**Text**
***

1. I think this is this week's sign of the apocalypse: Tim Tebow possibly buying or renting an apartment in a chic building in Hoboken, N.J., was the fourth story on the early-morning newscast on WINS radio in New York Friday.
2. I think I'm skeptical when I hear Eagles GM Howie Roseman say, "We're all in,'' with quarterback Michael Vick. I don't know what that means, really. But "all in'' for the long-term ... I would be shocked if they're that. After Vick went 7-6 and again failed to play a complete season due to injury, and after watching him complete 59.8 percent of his throws with 18 touchdowns and 14 interceptions, the Eagles have to be wondering if Vick, at 32 this season, is going to be their quarterback in 2013 and beyond. That'll be in Vick's hands this fall.
3. I think when it rains in New Orleans, it pours. On the eve of what I expect to be multiple player suspensions stemming from the bounty scandal engulfing the franchise, part-owner Rita Benson LeBlanc is in the doghouse with her grandfather, owner Tom Benson, according to an enlightening story by Jeff Duncan of the New Orleans Times-Picayune Sunday. Quoting multiple sources, the paper says, "The woman widely viewed as the heir to Benson's burgeoning sports empire is serving some form of unofficial paid administrative leave, imposed by Benson."

***

**Crawled caption data**
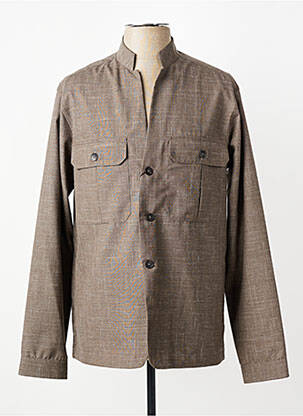 Veste casual fermeture boutonnée sur le devant marron XACUS homme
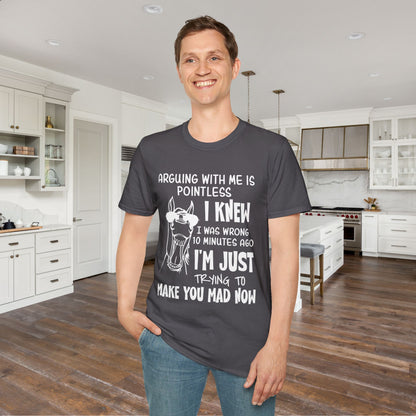 Arguing With Me is Pointless... Adult T-shirt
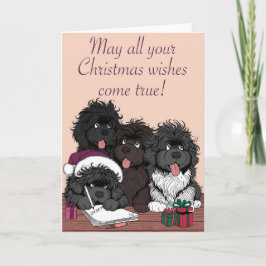 Santa list och jultomten Önskemål Helgkort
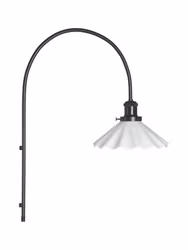 August Vägglampa Opal Veckad 25cm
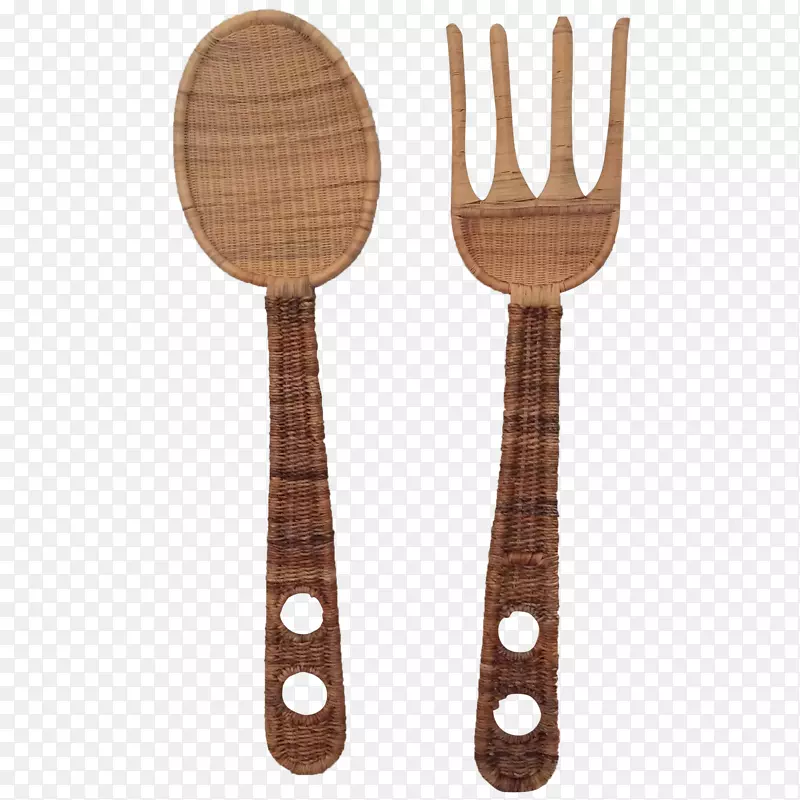 木勺叉子餐桌厨房叉子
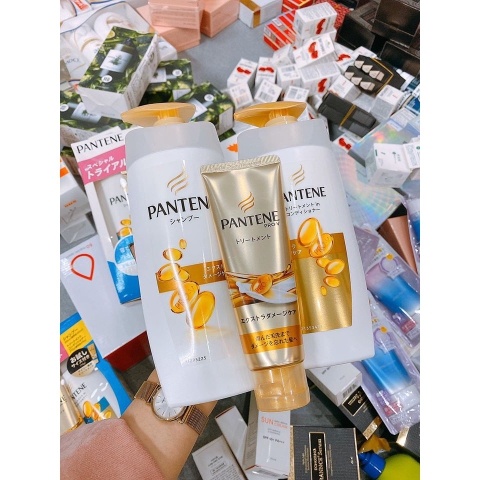 Set dầu gội,xả,ủ Pantene Nhật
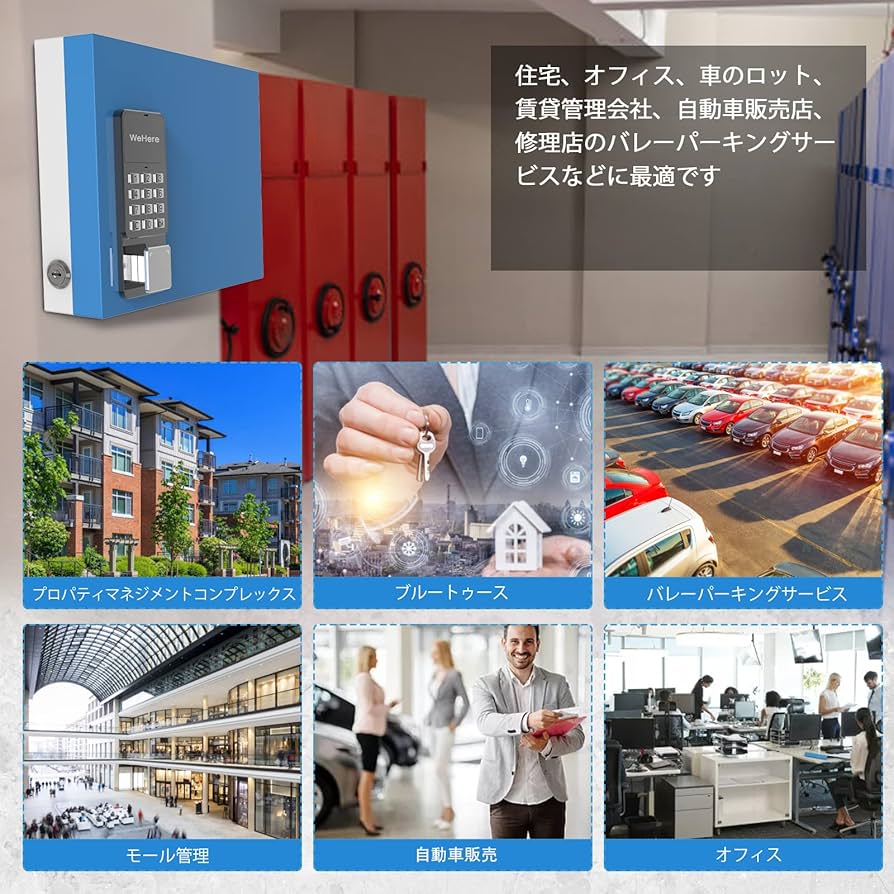 Amazon.co.jp: WeHere キーボックス セキュリティキーボックス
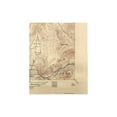 thumbnail image 2 of Topographical Map - Reno Nevada Sheet - USGS 1893 - Vintage Wall Art, 2 of 4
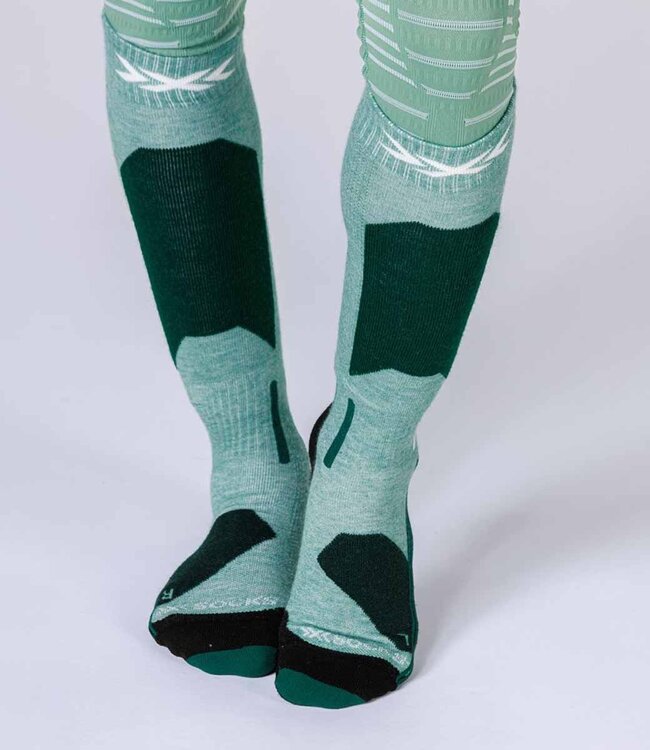 X-Socks Ski Discover dames Sage Green/English Lawn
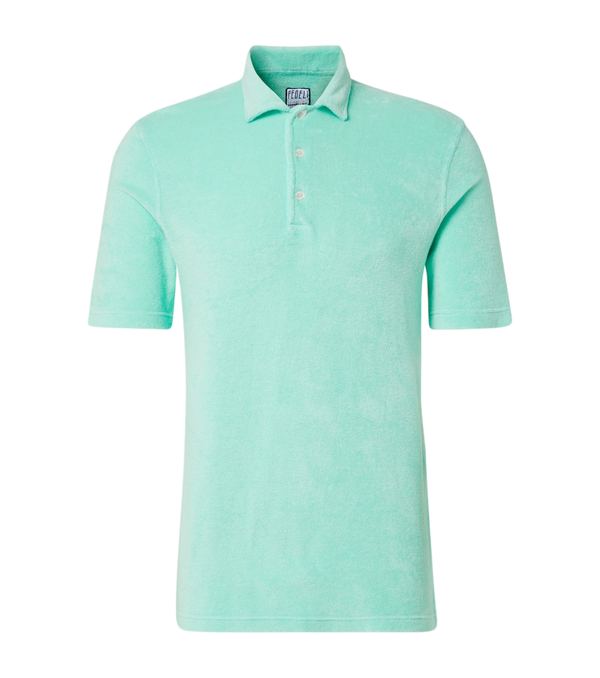 Fedeli Cotton terry polo shirt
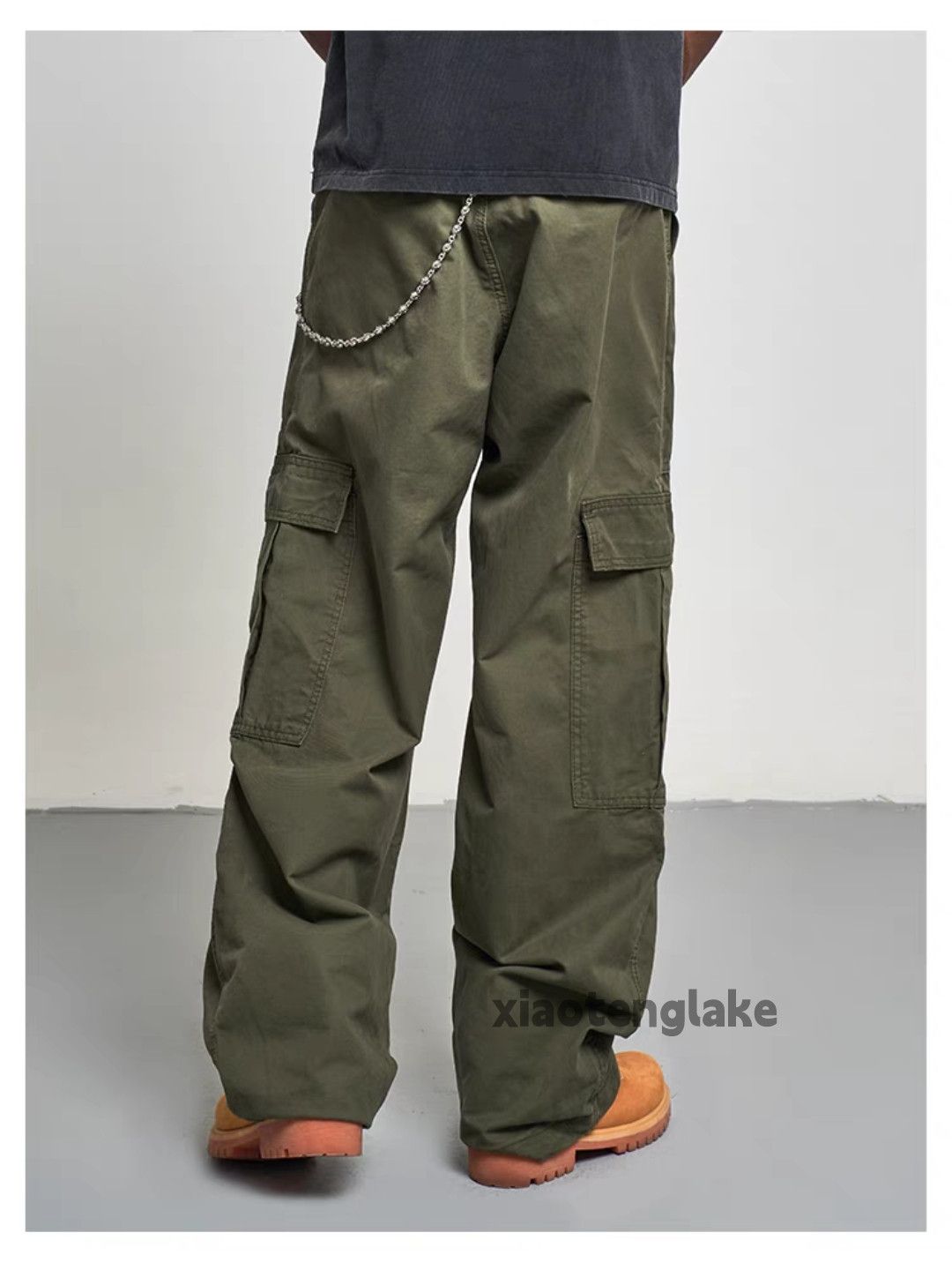 Designer × Vintage utility military pleated cargo yuppie loose baggy pants Size US 32 / EU 48 - 2 Thumbnail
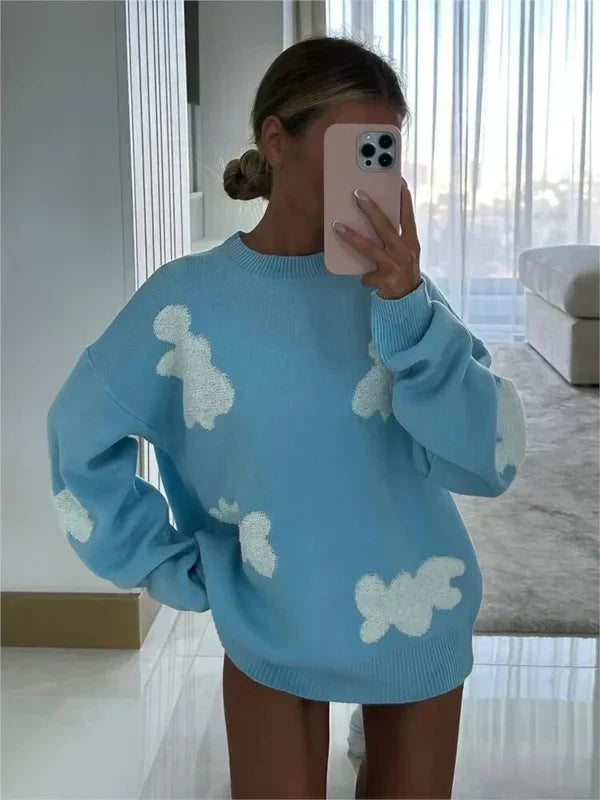 Retro soft pullover for women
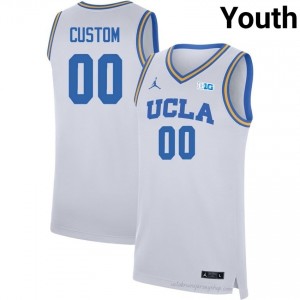 UCLA Custom #00 White Youth Basketball Jersey | Premium Quality University Apparel 67143645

***

**Work order 1**
List every person named in the football text above.
**Work order 2**
In the football text, what percentage of his throws did Michael Vick complete?

**Task answer 1**
Tim Tebow, Howie Roseman, Michael Vick, Rita Benson LeBlanc, Tom Benson, Jeff Duncan

**Task answer 2**
59.8 percent